How to Understand Your Market Value, So You Know Exactly What to Ask For
If you experience anxiety while looking over your bank statement each month, you’re not alone. Money worries plague most professionals (especially those with student debt to pay back), yet only half of us are willing to ask for more compensation at work.
In fact, according to a survey SoFi conducted last July, more than 50% of young, college-educated professionals do not negotiate salary for new or existing jobs. That means half of us believe a pay increase is not worth the discomfort we might feel in approaching a salary negotiation. But long-term gains are definitely worth the initial test of nerves. Here’s why.

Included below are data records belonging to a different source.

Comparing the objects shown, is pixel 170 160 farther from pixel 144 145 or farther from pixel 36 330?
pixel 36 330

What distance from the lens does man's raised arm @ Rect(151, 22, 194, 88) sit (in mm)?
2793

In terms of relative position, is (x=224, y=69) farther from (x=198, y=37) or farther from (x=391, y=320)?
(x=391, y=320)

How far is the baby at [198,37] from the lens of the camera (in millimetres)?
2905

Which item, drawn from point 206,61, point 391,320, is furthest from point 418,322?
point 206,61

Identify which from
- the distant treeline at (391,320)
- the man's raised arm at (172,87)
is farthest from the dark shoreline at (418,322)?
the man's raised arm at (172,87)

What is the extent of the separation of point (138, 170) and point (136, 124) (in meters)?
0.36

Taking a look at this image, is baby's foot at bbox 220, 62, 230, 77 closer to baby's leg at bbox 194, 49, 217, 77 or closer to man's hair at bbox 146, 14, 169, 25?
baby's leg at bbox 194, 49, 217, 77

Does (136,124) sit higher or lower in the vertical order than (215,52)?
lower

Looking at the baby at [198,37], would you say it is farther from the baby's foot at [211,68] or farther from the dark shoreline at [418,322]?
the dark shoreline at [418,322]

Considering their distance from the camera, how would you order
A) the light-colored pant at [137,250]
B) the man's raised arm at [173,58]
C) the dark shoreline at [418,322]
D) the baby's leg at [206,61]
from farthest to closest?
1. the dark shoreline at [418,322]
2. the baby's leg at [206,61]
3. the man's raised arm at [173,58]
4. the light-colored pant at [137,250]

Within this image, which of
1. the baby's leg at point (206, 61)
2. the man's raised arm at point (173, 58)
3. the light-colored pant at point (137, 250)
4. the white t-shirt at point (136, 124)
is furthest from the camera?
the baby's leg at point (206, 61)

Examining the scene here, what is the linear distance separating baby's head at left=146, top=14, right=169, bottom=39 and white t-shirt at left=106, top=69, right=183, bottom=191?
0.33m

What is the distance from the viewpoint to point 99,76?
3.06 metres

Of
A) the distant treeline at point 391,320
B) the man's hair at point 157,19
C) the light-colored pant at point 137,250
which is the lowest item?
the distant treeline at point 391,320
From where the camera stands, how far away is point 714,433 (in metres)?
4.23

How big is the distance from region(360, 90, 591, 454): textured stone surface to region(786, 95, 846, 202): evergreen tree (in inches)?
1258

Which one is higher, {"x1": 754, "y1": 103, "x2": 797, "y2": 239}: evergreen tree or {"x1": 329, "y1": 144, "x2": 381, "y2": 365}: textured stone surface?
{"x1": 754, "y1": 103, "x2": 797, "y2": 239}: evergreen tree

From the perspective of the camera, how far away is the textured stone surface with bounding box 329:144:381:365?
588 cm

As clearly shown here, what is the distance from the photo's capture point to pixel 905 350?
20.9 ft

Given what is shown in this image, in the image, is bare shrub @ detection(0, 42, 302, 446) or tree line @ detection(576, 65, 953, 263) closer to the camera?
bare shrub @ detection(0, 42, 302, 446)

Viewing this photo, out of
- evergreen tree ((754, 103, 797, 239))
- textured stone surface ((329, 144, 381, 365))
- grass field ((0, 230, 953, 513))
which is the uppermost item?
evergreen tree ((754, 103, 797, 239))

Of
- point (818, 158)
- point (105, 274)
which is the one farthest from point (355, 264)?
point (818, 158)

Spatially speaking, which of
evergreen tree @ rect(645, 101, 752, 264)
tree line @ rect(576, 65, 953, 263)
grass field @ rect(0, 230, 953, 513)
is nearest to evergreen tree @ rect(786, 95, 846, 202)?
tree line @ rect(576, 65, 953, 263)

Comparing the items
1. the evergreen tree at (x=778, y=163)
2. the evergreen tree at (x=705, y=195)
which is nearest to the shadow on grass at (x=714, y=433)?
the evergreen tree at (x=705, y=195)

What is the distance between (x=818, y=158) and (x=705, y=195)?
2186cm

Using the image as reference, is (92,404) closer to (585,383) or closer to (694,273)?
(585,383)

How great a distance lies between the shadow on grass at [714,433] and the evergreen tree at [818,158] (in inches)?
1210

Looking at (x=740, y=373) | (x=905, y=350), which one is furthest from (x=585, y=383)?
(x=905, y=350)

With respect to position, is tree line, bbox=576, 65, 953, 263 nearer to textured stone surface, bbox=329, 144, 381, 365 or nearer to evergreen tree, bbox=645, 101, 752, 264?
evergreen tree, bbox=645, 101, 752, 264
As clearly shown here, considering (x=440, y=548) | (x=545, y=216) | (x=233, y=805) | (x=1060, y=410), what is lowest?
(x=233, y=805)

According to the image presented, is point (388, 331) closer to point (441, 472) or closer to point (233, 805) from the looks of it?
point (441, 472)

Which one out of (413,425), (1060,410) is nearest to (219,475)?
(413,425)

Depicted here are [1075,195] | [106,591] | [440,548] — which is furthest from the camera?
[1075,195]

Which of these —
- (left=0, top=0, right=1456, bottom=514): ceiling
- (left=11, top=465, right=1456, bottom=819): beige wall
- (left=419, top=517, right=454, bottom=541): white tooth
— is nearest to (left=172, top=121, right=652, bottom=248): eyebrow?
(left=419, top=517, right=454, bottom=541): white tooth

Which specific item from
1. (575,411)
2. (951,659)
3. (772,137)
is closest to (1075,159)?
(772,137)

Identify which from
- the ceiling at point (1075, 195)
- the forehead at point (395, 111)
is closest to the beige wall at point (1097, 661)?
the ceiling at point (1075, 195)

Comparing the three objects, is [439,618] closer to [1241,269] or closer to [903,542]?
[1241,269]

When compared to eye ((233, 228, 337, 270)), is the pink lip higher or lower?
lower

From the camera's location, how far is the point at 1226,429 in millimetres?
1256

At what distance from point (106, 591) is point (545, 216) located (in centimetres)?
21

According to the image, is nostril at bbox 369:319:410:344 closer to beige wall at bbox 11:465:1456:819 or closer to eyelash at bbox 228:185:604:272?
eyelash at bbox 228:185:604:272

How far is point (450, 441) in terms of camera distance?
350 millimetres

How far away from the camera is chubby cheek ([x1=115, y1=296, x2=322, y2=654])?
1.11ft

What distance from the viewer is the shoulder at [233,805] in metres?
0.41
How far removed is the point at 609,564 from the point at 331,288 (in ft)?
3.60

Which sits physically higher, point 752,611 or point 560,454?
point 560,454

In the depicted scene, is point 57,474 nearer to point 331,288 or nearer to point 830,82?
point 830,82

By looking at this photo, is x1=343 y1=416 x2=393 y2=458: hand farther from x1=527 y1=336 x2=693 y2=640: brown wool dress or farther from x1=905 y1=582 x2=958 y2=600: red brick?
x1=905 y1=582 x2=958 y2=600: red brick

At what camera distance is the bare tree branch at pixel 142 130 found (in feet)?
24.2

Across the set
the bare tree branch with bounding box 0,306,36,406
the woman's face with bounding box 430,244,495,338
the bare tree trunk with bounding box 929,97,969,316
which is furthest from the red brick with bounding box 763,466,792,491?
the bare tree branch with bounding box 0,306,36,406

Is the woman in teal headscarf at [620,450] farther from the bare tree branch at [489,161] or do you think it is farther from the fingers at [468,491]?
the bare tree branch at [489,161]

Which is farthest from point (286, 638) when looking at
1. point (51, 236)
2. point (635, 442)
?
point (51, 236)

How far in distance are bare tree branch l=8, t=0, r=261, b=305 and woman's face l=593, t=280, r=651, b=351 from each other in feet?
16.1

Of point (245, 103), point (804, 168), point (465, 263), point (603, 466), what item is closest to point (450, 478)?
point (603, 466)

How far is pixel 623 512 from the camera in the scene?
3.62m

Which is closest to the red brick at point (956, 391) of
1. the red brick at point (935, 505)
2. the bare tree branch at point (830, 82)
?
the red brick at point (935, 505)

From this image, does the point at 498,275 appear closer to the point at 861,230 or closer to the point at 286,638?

The Proof Is in the Paycheck
Let’s take Meg and Paige, for instance, each starting work at similar jobs in the same company when they’re 22. Both receive a starting salary of $75K, and each performs well for the company over a period of eight years.
Each year, the company offers a standard 3% raise to employees. Meg manages to negotiate increases of 2% more than that, realizing a 5% hike each year. Paige decides negotiating isn’t worth it, and receives just the 3% yearly salary bump year over year.
Based on the 2% difference between their annual increases, Meg is earning almost $5,000 more than Paige by her third year of employment. By year eight, Meg’s total earnings at the company trump Paige’s by nearly $50,000.
Just think about what can be done with Meg’s extra $50K! Remember, too, that Meg and Paige can still work approximately 32 more years, accruing a lifetime of rewards just by asking for a raise.
A little bit of negotiation now can make a big difference in your long-term earnings. The key is knowing how much you should ask for in salary negotiations.
Setting Your Target Salary
While it used to be considered taboo to discuss pay openly, times have changed—and smart negotiators have caught on.
While 49% of respondents in the survey dig into salary data using online platforms such as Glassdoor and PayScale, 63% who are making over $150K a year prefer to consult with others in their network, such as current and former colleagues.
The potential boon there? People close to your work situation might also be able to offer more accurate figures for your particular setting. Enlist the help of your former colleagues (and current colleagues, when appropriate) and those in your network as you set out to determine a target salary to fuel your negotiation fire.
Just remember: When broaching the salary subject with colleagues, keep the focus on yourself instead of asking directly about their earnings. Say you’re talking about house shopping, for instance. As everyone groans collectively about rising prices, bring up that you’re thinking of asking for a raise—“I’m hoping for an increase to somewhere between $92K and $94K. Does that sound about right to you?” Their responses should let you know if you’re aiming too high to too low for your company, and you won’t have to ask them to reveal what they earn directly.
After gleaning an idea of the salary norms, consider personal factors. Why should the company value you more in the future? Have you attended trainings or received certifications? More importantly, do you have plans for how you can use these new skills at work? If you’re unsure just how much more these accomplishments and ambitions could earn for you, a consultation with a professional career advisor can help bring you up to speed.
Whether you scour the web, phone a friend, or ask an expert, defining your market value—and then seeking it out—is well worth the investment. Both Meg and Paige did well at their jobs, but Meg ended up with a substantial stash more thanks to her tenacity and courage during review time.
In the same way you work hard day in and day out, always negotiate for higher salary offers and raises. If you ask for more, you’ll likely receive more. Go after it!